Let’s start this blog with a post on a fun topic: the board-game RISK: have a look at wikipedia if you would like to know more about the game, rules etc. — it is a classic.
The attached workbook contains VBA code that calculates probabilities for battle outcomes of the risk board game.
Included are the following routines:
- calc_basic_probabilities: this routines calculates the odds for battle outcomes after one roll of dice: these probabilities of course depend on how many attacking and defending armies are involved. They are fundamental for all other calculations.
- probab4: this routine calculates the probability for the transition of one battle situation (say 10 attacking and 8 defending armies) to another battle situation (say 5 attacking and 0 defending armies). The code is optimised for speed and hence can also handle battle situation with large numbers of armies.
- probab_ad4: this routine calculates the probability that, given a certain battle situation, the defending armies are wiped out and the territory is conquered by the attacking armies. Again, the code is optimised for speed and hence can handle large numbers of armies (1000 is not a problem on a normal PC)

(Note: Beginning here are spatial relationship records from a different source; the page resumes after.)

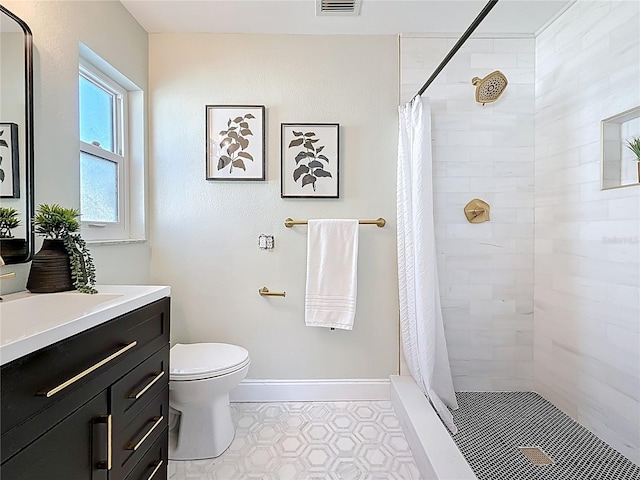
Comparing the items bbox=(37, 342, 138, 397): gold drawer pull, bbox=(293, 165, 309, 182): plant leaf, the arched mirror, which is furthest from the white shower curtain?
the arched mirror

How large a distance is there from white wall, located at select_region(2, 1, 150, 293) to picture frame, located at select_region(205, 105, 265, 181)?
1.78ft

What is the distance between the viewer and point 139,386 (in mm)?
1246

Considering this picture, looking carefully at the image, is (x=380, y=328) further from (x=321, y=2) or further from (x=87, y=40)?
(x=87, y=40)

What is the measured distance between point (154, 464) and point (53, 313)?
0.67 meters

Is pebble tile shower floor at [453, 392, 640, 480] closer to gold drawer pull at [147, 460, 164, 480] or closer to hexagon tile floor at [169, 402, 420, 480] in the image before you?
hexagon tile floor at [169, 402, 420, 480]

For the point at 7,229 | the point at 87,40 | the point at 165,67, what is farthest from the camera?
the point at 165,67

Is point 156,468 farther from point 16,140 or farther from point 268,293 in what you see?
point 16,140

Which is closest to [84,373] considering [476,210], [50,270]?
[50,270]

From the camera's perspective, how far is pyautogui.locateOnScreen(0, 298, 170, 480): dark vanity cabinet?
0.76 m

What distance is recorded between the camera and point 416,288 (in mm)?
2070

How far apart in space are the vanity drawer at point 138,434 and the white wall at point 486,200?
1677mm

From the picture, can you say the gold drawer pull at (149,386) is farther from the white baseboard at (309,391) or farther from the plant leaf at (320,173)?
the plant leaf at (320,173)

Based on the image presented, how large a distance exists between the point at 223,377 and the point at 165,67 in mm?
1833

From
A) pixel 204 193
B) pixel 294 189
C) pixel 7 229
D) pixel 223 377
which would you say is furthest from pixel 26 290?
pixel 294 189
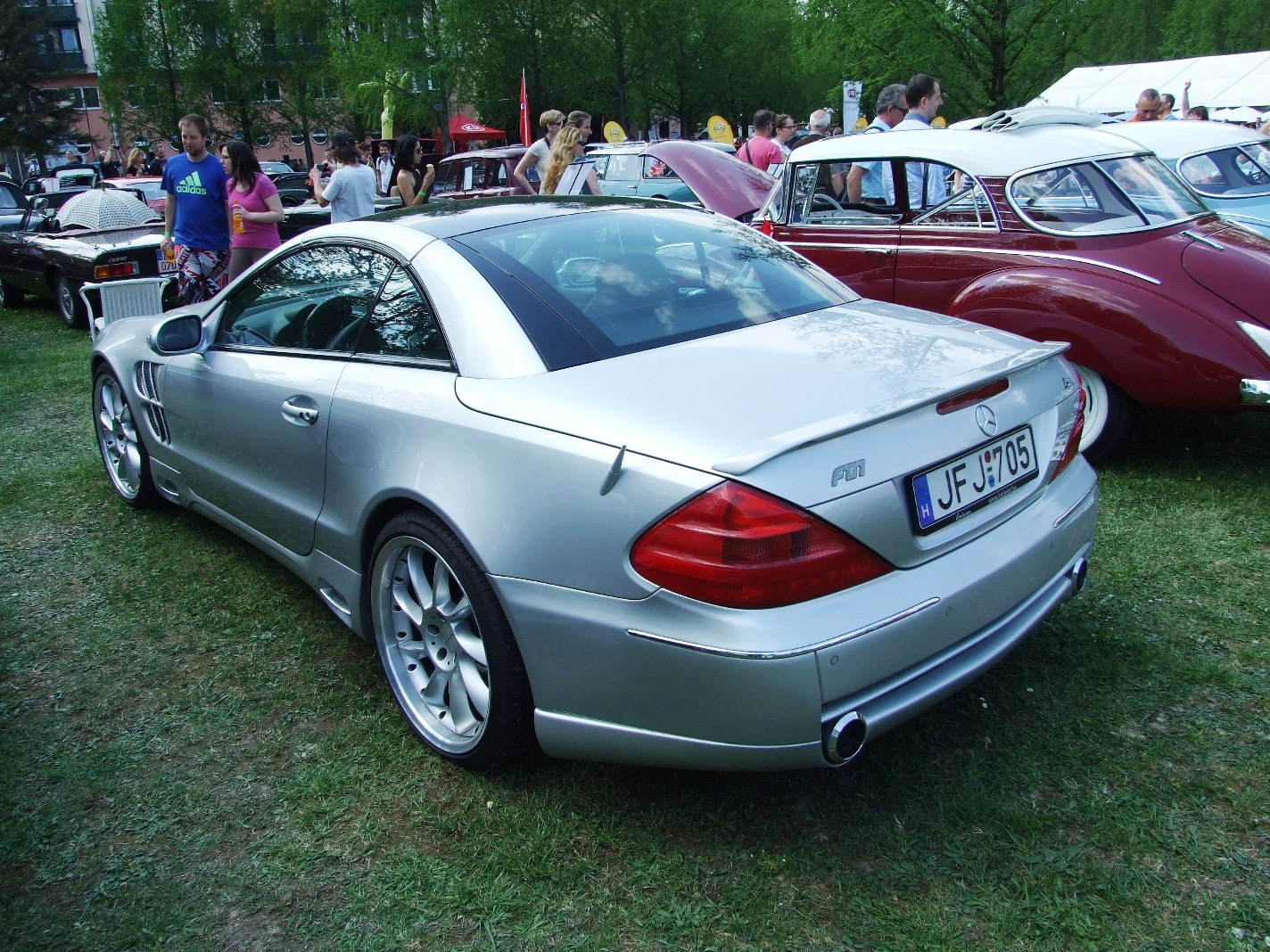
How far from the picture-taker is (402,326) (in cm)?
302

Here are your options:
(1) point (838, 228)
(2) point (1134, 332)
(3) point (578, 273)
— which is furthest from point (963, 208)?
(3) point (578, 273)

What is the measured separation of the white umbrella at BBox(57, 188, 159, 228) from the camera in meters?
10.7

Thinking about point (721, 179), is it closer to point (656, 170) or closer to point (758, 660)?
point (656, 170)

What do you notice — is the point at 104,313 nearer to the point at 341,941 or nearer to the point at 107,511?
the point at 107,511

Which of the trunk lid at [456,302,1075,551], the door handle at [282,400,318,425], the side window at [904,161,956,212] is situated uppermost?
the side window at [904,161,956,212]

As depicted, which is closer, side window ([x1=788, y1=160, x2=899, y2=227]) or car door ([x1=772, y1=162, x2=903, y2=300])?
car door ([x1=772, y1=162, x2=903, y2=300])

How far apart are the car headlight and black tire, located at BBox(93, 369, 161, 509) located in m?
4.78

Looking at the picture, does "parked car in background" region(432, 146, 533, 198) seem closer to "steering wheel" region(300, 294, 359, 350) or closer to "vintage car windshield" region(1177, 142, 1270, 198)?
"vintage car windshield" region(1177, 142, 1270, 198)

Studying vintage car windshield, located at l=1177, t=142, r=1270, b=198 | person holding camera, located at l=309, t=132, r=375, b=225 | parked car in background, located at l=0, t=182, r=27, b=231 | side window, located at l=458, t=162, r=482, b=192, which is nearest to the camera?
vintage car windshield, located at l=1177, t=142, r=1270, b=198

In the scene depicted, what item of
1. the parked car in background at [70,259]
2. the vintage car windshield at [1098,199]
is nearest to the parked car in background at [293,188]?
the parked car in background at [70,259]

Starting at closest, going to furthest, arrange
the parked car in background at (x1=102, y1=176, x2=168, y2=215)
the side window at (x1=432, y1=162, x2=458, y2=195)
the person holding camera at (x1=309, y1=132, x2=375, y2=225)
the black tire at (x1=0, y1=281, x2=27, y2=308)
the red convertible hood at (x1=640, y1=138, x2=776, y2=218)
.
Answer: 1. the person holding camera at (x1=309, y1=132, x2=375, y2=225)
2. the red convertible hood at (x1=640, y1=138, x2=776, y2=218)
3. the black tire at (x1=0, y1=281, x2=27, y2=308)
4. the parked car in background at (x1=102, y1=176, x2=168, y2=215)
5. the side window at (x1=432, y1=162, x2=458, y2=195)

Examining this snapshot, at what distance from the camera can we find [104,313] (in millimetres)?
7531

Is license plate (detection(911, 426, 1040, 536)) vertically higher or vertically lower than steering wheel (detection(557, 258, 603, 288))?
lower

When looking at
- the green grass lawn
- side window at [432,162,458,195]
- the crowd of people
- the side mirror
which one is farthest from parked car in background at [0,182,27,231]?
the green grass lawn
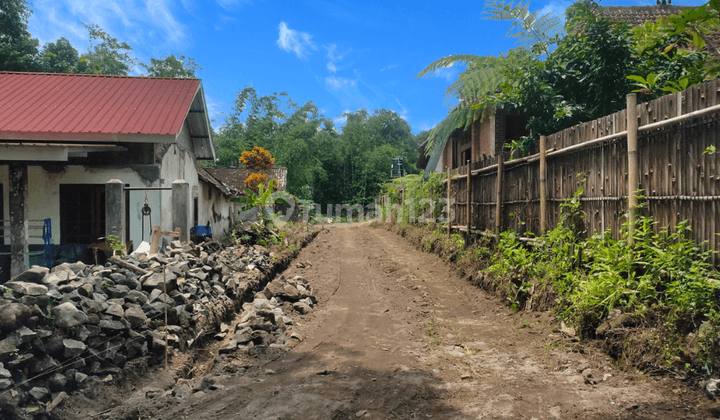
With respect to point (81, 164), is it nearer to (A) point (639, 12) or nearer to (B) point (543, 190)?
(B) point (543, 190)

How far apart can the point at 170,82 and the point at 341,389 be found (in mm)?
11808

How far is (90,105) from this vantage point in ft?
35.7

- el_a: this routine calculates the expected loss of units for the attacker if the fight is continued until wipeout of either attacker or defender. el_d is the equivalent for the defender.
- probab_path: this function calculates the probability with which an attacker conquers several territories occupied with defending armies. It also calculates the expected attacking armies in the last territory.
- probab_path_full: same as probab_path, but also outputs probability of wipe-out and expected attacking armies for each territory on the way.
- probab_optimal: This function optimizes function probab_path with respect to the distribution of defending armies.
The analysis possible with these VBA routines allows to answer many tactical questions a RISK player may have, for instance
- Whenever the attacker has more armies than the defender, his expected losses are lower than the expected losses of the defender — therefore it seems advisable to be quite aggressive when attacking, unless other strategic considerations come into play.
- If there are no other strategic considerations, then it makes sense for the defender to leave countries that an attacker will most likely conquer with two defending armies each. While a large attacking force will still lose less armies on average than the defender with two armies in the attacked countries, the increase in expected losses for the attacking force is slightly bigger than 1 for each added “second” defense army.
- In order to optimally defend two territories (which is very common when protecting a continent) it is best to put two defending armies into the territory facing the attacker and all other available defending armies into the other territory — at least the defense is most solid that way, other more strategic considerations might ask for a different distribution.
- A reasonable rule of thumb to determine how many attacking armies are required to conquer a series of territories is the following: Armies required= 1+ #territories + 1/2* #defending armies standing alone + 3/4* #defending armies not standing alone. This formula gives the attacker approximately a 50% chance to successfully complete the conquest. In order to get more than a 90% chance, one should add twice the square root of the number of all defending armies.
While I found these insights interesting — it is good to have some definite answers — I wrote the VBA code presented here more as a kind of algorithmic puzzle: it is fairly straightforward to write slow code, but try then to optimise it: every time you are proud of your latest improvement, the next efficiency gain by a factor 2 is already waiting. So here is the challenge: whoever shows me a significantly more efficient algorithm in VBA for the function probab_ad4 will receive a honorable mention in a follow-up post and a link to where ever you want me to link to (embarrassing is fine, illegal, X-rated or virus infected not).
Attached below is a workbook with all the described macros. No warranty whatsoever is accepted, you are using this entirely at your own risk.
Attached below is a new version of the spreadsheet, which now allows one to modify the individual roll probabilities such as to accommodate a rule variation described in a comment below: the highest die roll of either party is increased by one, if the party has a “general”. If the disputed territory is a “stronghold”, the highest rolling die of the defender also gets increased by one, which might add to the effect of a defending general.
As one might expect, these additional effects change the game fundamentally and most of the observations described above lose their validity once a general is in play. For instance:
- If the defender has a general or stronghold, then the attacker will — on average — always lose more armies than the defender, even if he attacks one army with three armies of his own.
- When the defender has a stronghold or general and is trying to defend a series of territories, it will make most sense to accumulate all or almost all his defending armies in the territory with the advantage, irrespective of the order by which the territories are to be attacked.
More detailed analyses are possible with the attached tool, but as this rule variation is not very common, I will leave these to the interested reader.
Attached below is the updated workbook. No warranty whatsoever is accepted, you are using this entirely at your own risk.